-- PASSAGE follows --

# Craftsman Not able to change gears! Help ASAP!



## xxThr4sh3rxx (Jan 15, 2017)

Hello everyone and greetings from northern Canada!

This is my first post on snowblowerforum.com, I have 2 snowblowers a 2010ish yardworks 29" 10hp tecumseh (Needs belts replaced), and a craftsman 30" 10 hp. Leaks a bit of gas, but starts no problem and runs fine.

Here she is

http://imagizer.imageshack.us/a/img922/2829/ksZrXN.jpg

And Here's what's wrong... 

I can't change gears properly as the rod in the following picture keeps falling off. I can't figure out what this part is called or find any videos or tutorials on how to fix it. I tried to tighten / loosen it accordingly so see if it's stays on but it just falls off. Maybe where the ball sits is widened from years and abuse and needs to be replaced? Not sure just picked it up used a few weeks ago and my other blower is out of commission atm.

http://imagizer.imageshack.us/a/img922/4162/xvPo36.jpg
http://imagizer.imageshack.us/a/img923/2790/Xa6v10.jpg

I am going to try and use zipties or something to try and hold it on for the rest of the winter. Can anyone identify what this part is called, a part # for replacement, or how I can fix this issue / tighten it? I know it's almost end of Feb but where I live it snows until the end of April so I can't afford to have both my blowers out of commission! Thanks for your time any input is very appreciated!


----------



## djc11369 (Feb 17, 2014)

Did you try searching your model number on the back of the snowblower? I couldn't make it out but I believe it's the same part as here under the Control Panel diagram, Item 15:

CRAFTSMAN 10 HP 32" SNOW THROWER Parts | Model 536886360 | Sears PartsDirect

Lists it as a yoke rod ball joint


----------



## JayzAuto1 (Jul 25, 2016)

The official name is a Heim Joint. they come in a variety of sizes. The common size for that appears to be 5/16 x 24tpi female and the ball stud should be 5/16 x 18 male threads. The female threads will come in Left hand thread OR Right hand thread. They will be available at well stocked hardware stores, usually NOT the Big Box Stores. Get one of each style and replace them both.

-- PASSAGE concluded --

• WORK ORDER 1:
In the snowblower thread, why does the original poster say they can't afford to have both snowblowers out of commission even though it's almost the end of February?
• WORK ORDER 2:
According to the snowblower thread, what thread size should the ball stud of the Heim joint have?
• WORK ORDER 3:
From the snowblower thread, extract the text from "## xxThr4sh3rxx (Jan" up to and including "of commission atm.", word for word.

-- SUPPLIED RECORDS follows --

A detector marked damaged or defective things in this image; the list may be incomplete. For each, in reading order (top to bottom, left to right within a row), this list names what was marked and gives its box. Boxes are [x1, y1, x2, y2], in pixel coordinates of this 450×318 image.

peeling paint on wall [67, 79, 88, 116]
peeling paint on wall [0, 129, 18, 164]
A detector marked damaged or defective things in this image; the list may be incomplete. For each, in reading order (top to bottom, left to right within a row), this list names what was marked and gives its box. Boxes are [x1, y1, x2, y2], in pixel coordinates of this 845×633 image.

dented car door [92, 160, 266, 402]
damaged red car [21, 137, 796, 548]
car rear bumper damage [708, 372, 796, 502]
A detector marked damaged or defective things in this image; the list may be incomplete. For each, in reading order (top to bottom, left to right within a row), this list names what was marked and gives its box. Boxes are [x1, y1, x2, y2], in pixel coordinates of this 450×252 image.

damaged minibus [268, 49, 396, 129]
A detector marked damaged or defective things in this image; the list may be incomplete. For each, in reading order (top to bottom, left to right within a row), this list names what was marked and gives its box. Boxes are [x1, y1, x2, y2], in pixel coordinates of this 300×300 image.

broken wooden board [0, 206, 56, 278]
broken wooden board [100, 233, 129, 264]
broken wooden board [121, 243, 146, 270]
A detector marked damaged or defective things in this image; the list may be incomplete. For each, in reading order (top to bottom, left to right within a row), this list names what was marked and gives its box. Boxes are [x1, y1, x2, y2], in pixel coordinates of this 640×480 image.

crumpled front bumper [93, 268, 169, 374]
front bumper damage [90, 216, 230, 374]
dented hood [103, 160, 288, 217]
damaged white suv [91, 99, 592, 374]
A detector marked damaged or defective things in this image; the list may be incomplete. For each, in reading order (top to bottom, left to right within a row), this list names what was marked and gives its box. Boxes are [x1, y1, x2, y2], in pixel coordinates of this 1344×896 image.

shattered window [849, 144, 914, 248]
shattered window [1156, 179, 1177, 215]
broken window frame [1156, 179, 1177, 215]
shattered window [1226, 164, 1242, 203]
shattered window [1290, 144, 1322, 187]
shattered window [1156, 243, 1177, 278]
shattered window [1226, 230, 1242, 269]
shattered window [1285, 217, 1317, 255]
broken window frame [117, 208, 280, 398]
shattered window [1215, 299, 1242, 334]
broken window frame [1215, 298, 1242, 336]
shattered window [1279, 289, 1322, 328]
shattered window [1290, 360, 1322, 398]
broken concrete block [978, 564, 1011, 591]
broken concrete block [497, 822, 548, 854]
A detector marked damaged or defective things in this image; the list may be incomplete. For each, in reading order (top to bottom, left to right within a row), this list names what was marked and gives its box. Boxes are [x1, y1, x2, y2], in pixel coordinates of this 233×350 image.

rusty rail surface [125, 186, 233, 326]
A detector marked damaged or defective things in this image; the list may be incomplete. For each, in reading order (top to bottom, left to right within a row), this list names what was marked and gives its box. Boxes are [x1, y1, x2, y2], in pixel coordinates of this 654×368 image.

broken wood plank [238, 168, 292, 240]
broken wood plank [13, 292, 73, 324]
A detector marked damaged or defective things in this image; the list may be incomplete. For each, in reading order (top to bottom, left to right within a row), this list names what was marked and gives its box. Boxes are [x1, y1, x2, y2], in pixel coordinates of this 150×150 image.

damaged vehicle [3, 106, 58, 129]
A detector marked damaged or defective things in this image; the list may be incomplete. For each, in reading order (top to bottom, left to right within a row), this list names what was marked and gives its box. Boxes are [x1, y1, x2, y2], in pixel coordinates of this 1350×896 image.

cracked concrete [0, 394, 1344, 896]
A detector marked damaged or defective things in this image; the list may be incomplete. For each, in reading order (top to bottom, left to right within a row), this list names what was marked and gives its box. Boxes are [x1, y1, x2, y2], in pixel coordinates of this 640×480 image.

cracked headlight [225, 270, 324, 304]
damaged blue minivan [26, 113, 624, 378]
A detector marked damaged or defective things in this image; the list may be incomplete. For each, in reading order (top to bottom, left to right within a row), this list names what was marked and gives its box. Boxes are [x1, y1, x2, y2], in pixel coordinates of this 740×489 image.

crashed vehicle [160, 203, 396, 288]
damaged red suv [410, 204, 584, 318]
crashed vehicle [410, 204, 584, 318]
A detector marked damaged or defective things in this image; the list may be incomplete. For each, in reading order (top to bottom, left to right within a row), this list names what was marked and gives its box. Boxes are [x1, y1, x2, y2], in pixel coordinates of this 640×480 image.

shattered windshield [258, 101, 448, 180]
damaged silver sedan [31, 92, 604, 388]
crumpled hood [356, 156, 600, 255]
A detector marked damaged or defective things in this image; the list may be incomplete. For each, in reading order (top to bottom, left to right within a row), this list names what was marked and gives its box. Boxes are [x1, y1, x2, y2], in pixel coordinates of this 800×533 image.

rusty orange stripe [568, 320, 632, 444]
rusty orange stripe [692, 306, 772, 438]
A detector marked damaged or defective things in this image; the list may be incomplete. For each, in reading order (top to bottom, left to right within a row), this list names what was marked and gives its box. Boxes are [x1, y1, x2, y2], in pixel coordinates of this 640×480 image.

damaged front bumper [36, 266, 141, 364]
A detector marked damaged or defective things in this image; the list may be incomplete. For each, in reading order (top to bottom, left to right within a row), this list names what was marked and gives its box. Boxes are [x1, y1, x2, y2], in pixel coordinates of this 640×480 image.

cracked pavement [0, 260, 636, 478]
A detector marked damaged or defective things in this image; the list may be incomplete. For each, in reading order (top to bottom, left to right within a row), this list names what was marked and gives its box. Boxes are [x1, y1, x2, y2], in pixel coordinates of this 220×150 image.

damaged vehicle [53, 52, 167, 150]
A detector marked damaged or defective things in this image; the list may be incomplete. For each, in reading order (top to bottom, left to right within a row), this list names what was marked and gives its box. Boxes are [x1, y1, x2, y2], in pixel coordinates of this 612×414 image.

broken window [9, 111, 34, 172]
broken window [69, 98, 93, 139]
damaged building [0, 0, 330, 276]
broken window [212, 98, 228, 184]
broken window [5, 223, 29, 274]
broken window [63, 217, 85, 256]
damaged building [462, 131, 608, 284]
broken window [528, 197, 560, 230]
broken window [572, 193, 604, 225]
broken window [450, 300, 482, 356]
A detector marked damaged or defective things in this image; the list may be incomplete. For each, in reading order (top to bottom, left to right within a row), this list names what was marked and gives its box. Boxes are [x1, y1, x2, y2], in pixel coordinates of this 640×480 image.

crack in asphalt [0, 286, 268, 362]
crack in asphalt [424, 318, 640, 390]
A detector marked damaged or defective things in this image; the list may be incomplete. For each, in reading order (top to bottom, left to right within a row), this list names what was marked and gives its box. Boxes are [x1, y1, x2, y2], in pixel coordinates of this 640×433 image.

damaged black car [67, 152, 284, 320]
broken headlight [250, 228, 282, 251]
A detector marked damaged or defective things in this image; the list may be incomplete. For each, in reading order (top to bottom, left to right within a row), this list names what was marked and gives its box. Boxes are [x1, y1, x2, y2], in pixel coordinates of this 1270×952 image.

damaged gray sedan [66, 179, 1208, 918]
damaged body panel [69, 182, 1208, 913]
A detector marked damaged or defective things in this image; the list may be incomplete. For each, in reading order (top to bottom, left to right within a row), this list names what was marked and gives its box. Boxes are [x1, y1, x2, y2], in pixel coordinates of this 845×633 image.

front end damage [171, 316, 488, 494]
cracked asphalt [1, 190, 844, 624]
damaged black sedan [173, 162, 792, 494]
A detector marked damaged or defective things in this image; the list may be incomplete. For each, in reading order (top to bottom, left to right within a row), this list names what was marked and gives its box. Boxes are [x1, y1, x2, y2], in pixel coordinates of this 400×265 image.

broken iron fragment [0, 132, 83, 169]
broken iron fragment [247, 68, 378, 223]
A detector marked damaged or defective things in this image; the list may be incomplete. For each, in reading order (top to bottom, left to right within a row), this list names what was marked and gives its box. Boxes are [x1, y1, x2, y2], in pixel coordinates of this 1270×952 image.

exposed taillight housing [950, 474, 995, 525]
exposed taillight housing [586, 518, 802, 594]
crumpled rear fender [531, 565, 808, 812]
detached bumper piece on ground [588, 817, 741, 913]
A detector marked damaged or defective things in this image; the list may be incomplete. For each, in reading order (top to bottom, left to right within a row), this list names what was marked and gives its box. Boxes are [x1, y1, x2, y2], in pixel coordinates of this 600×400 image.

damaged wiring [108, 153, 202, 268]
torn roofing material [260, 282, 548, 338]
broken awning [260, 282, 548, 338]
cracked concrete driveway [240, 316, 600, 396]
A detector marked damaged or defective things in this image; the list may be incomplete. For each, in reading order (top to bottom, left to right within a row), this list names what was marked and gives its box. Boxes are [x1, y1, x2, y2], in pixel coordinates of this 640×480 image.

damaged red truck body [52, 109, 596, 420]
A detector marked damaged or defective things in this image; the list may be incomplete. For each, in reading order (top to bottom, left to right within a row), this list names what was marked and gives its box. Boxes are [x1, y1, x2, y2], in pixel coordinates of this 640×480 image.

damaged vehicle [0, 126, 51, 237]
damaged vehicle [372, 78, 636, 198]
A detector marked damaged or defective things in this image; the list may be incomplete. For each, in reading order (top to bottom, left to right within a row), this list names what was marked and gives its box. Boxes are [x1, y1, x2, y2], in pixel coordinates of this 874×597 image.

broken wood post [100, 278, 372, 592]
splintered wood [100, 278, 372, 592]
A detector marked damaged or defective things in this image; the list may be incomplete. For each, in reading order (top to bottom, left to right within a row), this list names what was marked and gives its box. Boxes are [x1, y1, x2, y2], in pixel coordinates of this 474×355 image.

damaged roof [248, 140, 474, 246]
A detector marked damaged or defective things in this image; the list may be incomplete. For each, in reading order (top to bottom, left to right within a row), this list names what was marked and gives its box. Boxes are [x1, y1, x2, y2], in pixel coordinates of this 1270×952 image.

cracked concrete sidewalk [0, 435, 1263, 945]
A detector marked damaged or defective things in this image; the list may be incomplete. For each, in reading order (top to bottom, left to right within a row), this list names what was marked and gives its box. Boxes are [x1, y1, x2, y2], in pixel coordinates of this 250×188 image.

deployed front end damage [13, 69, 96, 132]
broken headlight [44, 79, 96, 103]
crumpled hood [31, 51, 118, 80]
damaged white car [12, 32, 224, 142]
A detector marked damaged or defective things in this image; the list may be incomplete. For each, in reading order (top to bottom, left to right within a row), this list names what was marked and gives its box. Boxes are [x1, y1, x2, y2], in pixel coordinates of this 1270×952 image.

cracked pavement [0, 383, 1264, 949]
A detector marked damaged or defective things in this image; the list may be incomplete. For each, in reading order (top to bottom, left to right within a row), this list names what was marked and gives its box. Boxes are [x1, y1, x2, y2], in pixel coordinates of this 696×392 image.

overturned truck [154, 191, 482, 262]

-- SUPPLIED RECORDS concluded --

• WRITTEN RESPONSE 1:
Where the poster lives, it snows until the end of April, so they still need a working snowblower for about two more months.

• WRITTEN RESPONSE 2:
5/16 x 18 male threads.

• WRITTEN RESPONSE 3:
## xxThr4sh3rxx (Jan 15, 2017)

Hello everyone and greetings from northern Canada!

This is my first post on snowblowerforum.com, I have 2 snowblowers a 2010ish yardworks 29" 10hp tecumseh (Needs belts replaced), and a craftsman 30" 10 hp. Leaks a bit of gas, but starts no problem and runs fine.

Here she is

http://imagizer.imageshack.us/a/img922/2829/ksZrXN.jpg

And Here's what's wrong... 

I can't change gears properly as the rod in the following picture keeps falling off. I can't figure out what this part is called or find any videos or tutorials on how to fix it. I tried to tighten / loosen it accordingly so see if it's stays on but it just falls off. Maybe where the ball sits is widened from years and abuse and needs to be replaced? Not sure just picked it up used a few weeks ago and my other blower is out of commission atm.